Spatial data with pictures:
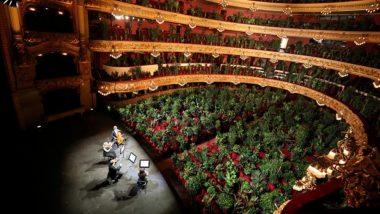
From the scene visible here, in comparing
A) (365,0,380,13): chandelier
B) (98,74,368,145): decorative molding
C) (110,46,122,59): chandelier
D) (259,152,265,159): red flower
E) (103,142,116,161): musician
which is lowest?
(259,152,265,159): red flower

Challenge:
Rewrite the material above, replacing every "chandelier" with "ceiling lamp" and keeping everything else the same. Omit the pictures from your answer.

Written reply:
From the scene visible here, in comparing
A) (365,0,380,13): ceiling lamp
B) (98,74,368,145): decorative molding
C) (110,46,122,59): ceiling lamp
D) (259,152,265,159): red flower
E) (103,142,116,161): musician
which is lowest?
(259,152,265,159): red flower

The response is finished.